La mujer se rió. De nuevo con lo mismo. Perdón por ser repetitivo. Se hecho para atrás y de nuevo todo: las piernas, las rodillas, la garganta. La garganta profunda. Lo único diferente fue que esta vez se regó todo el vaso de whiskey sobre la blusa.
Entonces yo cogí una servilleta. La iba a limpiar. Esa sería la entrada. Ya se había acordado de mí. Yo sí que era bueno para hablar. La había convencido.
Ya estaba con la servilleta a centímetros del pecho de la vendedora cuando me paró con sus dos manos.
––No ––me dijo ––. No se preocupe. Yo estoy bien así.
Y me miró sonriendo, como si estuviera enamorada de mí. Yo pensé eso.
––Yo estuve en su programa, ¿no se acuerda de mí?
––Sí, claro que sí ––mentí.
––Yo estuve en un programa de mujeres alcohólicas que querían reconstruir su vida. Un tipo del público se paró y me pegó en el estómago , ¿no se acuerda?
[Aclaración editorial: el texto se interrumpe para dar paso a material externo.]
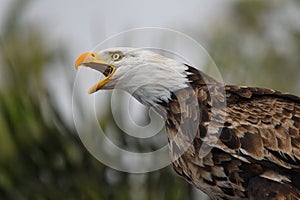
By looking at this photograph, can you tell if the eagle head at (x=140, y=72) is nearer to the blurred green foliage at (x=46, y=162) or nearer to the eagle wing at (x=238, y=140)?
the eagle wing at (x=238, y=140)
Y le volví a mentir de nuevo, diciéndole que sí me acordaba.
––Acuérdese. El tipo me dejó en el piso. Y unos guardias de seguridad bien gordos y grandes lo sacaron del set. Y yo quedé en el piso y usted quedó como paralizado en su silla. A mí me sacaron en camilla. Y usted prometió ir a visitarme y no lo hizo.
Y ahí ya no se veía borracha. Parecía que el tratamiento hubiera funcionado, por lo menos. La sangre se le había subido a la cabeza.
––Y ese golpe que me dio el del público, es como si me lo hubiera dado usted mismo. Y ahora estamos aquí.
Entonces la mujer sacó una revólver del bolso. Ya no se movía torpemente. Me apuntó con el revólver. Nunca había usado un arma en serio, o al menos eso parecía. Pues tenía la mano temblorosa. Como digo, ya no por la borrachera, sino porque parecía estar extasiada con la idea de dispararme.
Yo saqué mi pistola con silenciador. Seguro esta era de las que quería conseguir fama matándome. Seguro lo del tipo que la golpeó era solo una excusa.
Alrededor nuestro se agolparon todos los exalumnos. Yo vi la cara del tipo de crespos que se había caído. Me miró con una sonrisa. Y vi que en realidad todo el mundo me sonreía, como si estuviera entrando a otro sitio y nadie hubiera tomado y nadie hubiera estado nunca de fiesta.